The three most significant changes are: the Annual Allowance rising from £40,000 to £60,000 in April 2023; the abolition of the Lifetime Allowance and its replacement with the Lump Sum Allowance (£268,275) and Lump Sum and Death Benefit Allowance (£1,073,100) from April 2024; and the proposed inclusion of pension funds in the inheritance tax estate from April 2027.
What is the current Annual Allowance and MPAA?
In 2025/26, the Annual Allowance is £60,000 and the Money Purchase Annual Allowance (MPAA) is £10,000. The tapered Annual Allowance applies where adjusted income exceeds £260,000 and threshold income exceeds £200,000, reducing the allowance by £1 for every £2 of excess adjusted income, down to a minimum of £10,000.
Has the State Pension increased recently?
Yes. Under the triple lock, the new State Pension rose significantly in April 2024 (by 8.5%, to approximately £221.20 per week) and again in April 2025 (to £230.25 per week) and April 2026 (to £241.30 per week). The full new State Pension for 2026/27 is £241.30 per week (£12,548 per year). Confirm the exact current figure with the DWP or government website.

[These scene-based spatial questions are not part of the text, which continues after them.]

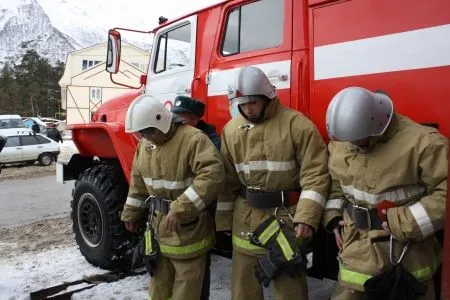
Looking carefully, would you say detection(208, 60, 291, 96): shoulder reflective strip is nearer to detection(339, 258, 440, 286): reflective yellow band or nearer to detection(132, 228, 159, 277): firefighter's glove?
detection(132, 228, 159, 277): firefighter's glove

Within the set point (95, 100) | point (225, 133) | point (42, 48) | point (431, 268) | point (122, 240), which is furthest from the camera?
point (42, 48)

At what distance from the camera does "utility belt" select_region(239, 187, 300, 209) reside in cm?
278

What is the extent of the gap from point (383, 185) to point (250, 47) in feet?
5.58

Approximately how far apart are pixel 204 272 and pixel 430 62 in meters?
1.90

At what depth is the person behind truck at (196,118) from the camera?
329 cm

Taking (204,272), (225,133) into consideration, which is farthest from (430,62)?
(204,272)

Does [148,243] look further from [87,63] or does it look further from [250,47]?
[87,63]

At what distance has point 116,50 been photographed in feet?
15.0

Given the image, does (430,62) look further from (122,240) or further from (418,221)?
(122,240)

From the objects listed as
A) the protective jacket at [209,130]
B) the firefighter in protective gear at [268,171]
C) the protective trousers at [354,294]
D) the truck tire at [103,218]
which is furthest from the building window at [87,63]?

Will my pension be subject to inheritance tax from 2027?
Yes. Following the change announced in October 2024 and enacted in the Finance Act 2026 (Royal Assent 18 March 2026), unused pension funds and death benefits will be included in a person's estate for inheritance tax purposes from 6 April 2027. Personal representatives of the estate are liable for any IHT due on the pension element. Take regulated advice before restructuring your estate on this basis.
Is tax-free cash still 25% of the pension fund?

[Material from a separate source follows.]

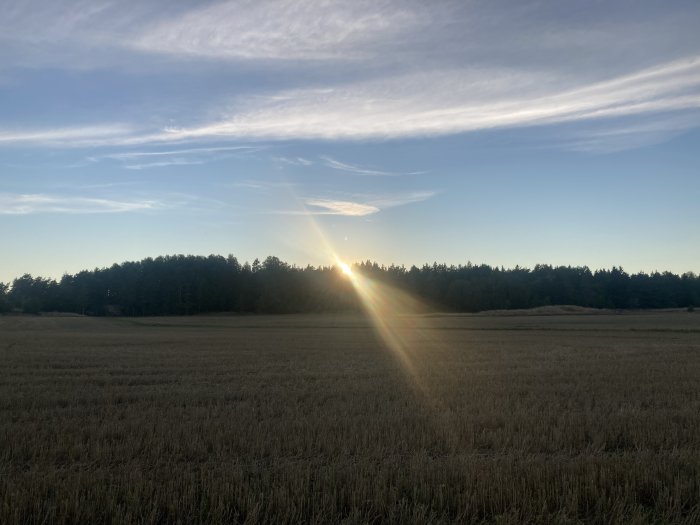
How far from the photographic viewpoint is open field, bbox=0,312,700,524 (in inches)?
245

Yes, the tax-free element of a pension commencement lump sum remains 25% of the crystallised fund — but it is now capped by the Lump Sum Allowance of £268,275. For most people with funds under approximately £1.07 million, the 25% rule is unchanged in practice.
This guide is for general information only and does not constitute financial, legal or tax advice. Pension rules, tax rates and programme details change; verify current requirements with a qualified and FCA-regulated pensions adviser before acting. Pension transfers involving defined benefits over £30,000 require regulated advice.